--- START Selected passage ---
It's not every calendar year that an actor gets two titles as diverse as "First Time Filmmaker" and "Hollywood's Hottest Bachelor" but that's just what Joe Manganiello has accomplished in 2014. His male stripper documentary La Bare premiered at Slamdance this past January and hit theaters just as the final season of True Blood was kicking off. Good timing and you have to hand it to him. I mean this in the nicest possible way but actors of limited range who understand both their niche and the unique window of time they have to make some sort of substantial showbiz mark and then maximize it deserve a loud round of applause. Well done.
With La Bare, Manganiello manages to make a career move behind the camera that's also a not-at-all subtle reminder of his hunky allure in front of it. 'Oh yeah, he was in Magic Mike!' All of which slyly serves to remind us that there's more to him than werewolf Alcides ...and he's willing to show it.
Supposedly he originally intended for this documentary to be a reality series about the dancers at America's most popular male strip joint La Bare in Texas. Somehow the series morphed into a stand alone documentary which is fairly entertaining if a little unfocused, unintentionally evasive (the interviews raise so many questions that the movie doesn't even think to ask) and marred by a poor sound mix. Unless you're going for in-the-club versimilitude, why is the soundtrack so freaking loud and busy while the performers are just doing their talking head bits? We want to hear them.
--- END Selected passage ---
--- START Data ---
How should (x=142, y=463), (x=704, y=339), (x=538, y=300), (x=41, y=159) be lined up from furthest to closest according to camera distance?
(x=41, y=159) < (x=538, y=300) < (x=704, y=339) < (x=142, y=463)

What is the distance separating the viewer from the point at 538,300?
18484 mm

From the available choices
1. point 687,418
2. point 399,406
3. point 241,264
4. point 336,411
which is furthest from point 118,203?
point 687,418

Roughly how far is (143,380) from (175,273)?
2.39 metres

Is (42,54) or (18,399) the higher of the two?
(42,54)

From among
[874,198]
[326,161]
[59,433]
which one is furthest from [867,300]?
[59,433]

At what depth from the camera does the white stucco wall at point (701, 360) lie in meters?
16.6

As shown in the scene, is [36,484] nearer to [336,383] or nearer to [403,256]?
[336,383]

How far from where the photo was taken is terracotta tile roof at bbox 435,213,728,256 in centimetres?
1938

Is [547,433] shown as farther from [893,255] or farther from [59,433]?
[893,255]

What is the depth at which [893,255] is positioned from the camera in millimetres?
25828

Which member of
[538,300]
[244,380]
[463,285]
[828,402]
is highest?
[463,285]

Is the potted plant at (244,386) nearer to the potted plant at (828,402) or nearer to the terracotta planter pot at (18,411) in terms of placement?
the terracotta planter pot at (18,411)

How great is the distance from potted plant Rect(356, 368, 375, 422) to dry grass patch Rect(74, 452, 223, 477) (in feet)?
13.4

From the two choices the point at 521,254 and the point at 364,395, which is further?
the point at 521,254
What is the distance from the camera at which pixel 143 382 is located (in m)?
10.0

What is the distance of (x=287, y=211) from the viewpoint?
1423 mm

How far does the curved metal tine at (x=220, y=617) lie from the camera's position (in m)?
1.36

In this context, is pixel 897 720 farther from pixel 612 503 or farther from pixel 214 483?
--- END Data ---
Work required: Retype the stretch of the La Bare review from "Supposedly he originally" through "to hear them.", keeping every word and mark unchanged. Work only from the La Bare review, not from the listing.

Exercise solution:
Supposedly he originally intended for this documentary to be a reality series about the dancers at America's most popular male strip joint La Bare in Texas. Somehow the series morphed into a stand alone documentary which is fairly entertaining if a little unfocused, unintentionally evasive (the interviews raise so many questions that the movie doesn't even think to ask) and marred by a poor sound mix. Unless you're going for in-the-club versimilitude, why is the soundtrack so freaking loud and busy while the performers are just doing their talking head bits? We want to hear them.